Task statement: Reproduce every one of the records below word for word, keeping each line unchanged.

Material shown:

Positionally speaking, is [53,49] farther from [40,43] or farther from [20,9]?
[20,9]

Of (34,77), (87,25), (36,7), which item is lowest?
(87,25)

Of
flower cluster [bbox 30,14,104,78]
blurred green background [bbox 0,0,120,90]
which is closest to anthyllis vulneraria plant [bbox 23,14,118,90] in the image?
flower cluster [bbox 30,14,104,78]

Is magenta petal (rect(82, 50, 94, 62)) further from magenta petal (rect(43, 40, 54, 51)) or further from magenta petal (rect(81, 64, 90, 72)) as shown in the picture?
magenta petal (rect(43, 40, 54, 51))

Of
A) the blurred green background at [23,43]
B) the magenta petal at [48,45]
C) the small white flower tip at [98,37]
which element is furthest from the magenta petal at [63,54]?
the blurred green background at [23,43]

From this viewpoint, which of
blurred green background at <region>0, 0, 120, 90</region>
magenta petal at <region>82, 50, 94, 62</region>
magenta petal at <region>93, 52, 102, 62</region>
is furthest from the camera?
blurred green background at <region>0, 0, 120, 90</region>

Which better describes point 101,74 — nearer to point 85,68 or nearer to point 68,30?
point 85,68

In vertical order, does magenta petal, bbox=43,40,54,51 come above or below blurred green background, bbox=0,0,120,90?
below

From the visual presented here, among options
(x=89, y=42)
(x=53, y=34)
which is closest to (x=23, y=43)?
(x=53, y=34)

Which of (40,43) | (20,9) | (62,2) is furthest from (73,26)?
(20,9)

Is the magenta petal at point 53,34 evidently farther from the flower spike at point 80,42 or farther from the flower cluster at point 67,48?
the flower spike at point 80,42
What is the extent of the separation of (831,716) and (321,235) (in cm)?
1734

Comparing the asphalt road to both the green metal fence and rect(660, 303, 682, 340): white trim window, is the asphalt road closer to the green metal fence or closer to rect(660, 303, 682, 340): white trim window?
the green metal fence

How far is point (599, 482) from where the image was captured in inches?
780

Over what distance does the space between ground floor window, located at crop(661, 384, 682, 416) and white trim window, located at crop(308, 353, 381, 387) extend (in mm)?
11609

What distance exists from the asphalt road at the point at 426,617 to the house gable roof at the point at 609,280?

Exercise solution:
Positionally speaking, is [53,49] farther from [40,43] or farther from [20,9]?
[20,9]

Of (34,77), (87,25), (36,7), which item is lowest?
(87,25)

Of
flower cluster [bbox 30,14,104,78]
blurred green background [bbox 0,0,120,90]
which is closest to anthyllis vulneraria plant [bbox 23,14,118,90] in the image?
flower cluster [bbox 30,14,104,78]

Is magenta petal (rect(82, 50, 94, 62)) further from magenta petal (rect(43, 40, 54, 51)) or further from magenta petal (rect(81, 64, 90, 72)) as shown in the picture?
magenta petal (rect(43, 40, 54, 51))

Of
A) the blurred green background at [23,43]
B) the magenta petal at [48,45]
C) the small white flower tip at [98,37]
which element is furthest from the magenta petal at [63,54]?
the blurred green background at [23,43]

From this viewpoint, which of
blurred green background at <region>0, 0, 120, 90</region>
magenta petal at <region>82, 50, 94, 62</region>
magenta petal at <region>93, 52, 102, 62</region>
is furthest from the camera?
blurred green background at <region>0, 0, 120, 90</region>

Which better describes point 101,74 — nearer to point 85,68 or nearer to point 68,30?
point 85,68

In vertical order, does magenta petal, bbox=43,40,54,51 come above or below blurred green background, bbox=0,0,120,90?
below

From the visual presented here, among options
(x=89, y=42)
(x=53, y=34)
which is closest to (x=23, y=43)?
(x=53, y=34)

Which of (40,43) | (20,9) | (62,2) is furthest from (73,26)?
(20,9)

Is the magenta petal at point 53,34 evidently farther from the flower spike at point 80,42 or farther from the flower cluster at point 67,48?
the flower spike at point 80,42
What is the extent of the separation of (831,716) and (321,235) (in cm)?
1734

Comparing the asphalt road to both the green metal fence and rect(660, 303, 682, 340): white trim window, is the asphalt road closer to the green metal fence or closer to rect(660, 303, 682, 340): white trim window?
the green metal fence

How far is point (599, 482) from where the image was captured in inches?
780

Over what distance does the space between ground floor window, located at crop(661, 384, 682, 416) and white trim window, located at crop(308, 353, 381, 387) extend (in mm)?
11609

What distance exists from the asphalt road at the point at 426,617 to the house gable roof at the point at 609,280?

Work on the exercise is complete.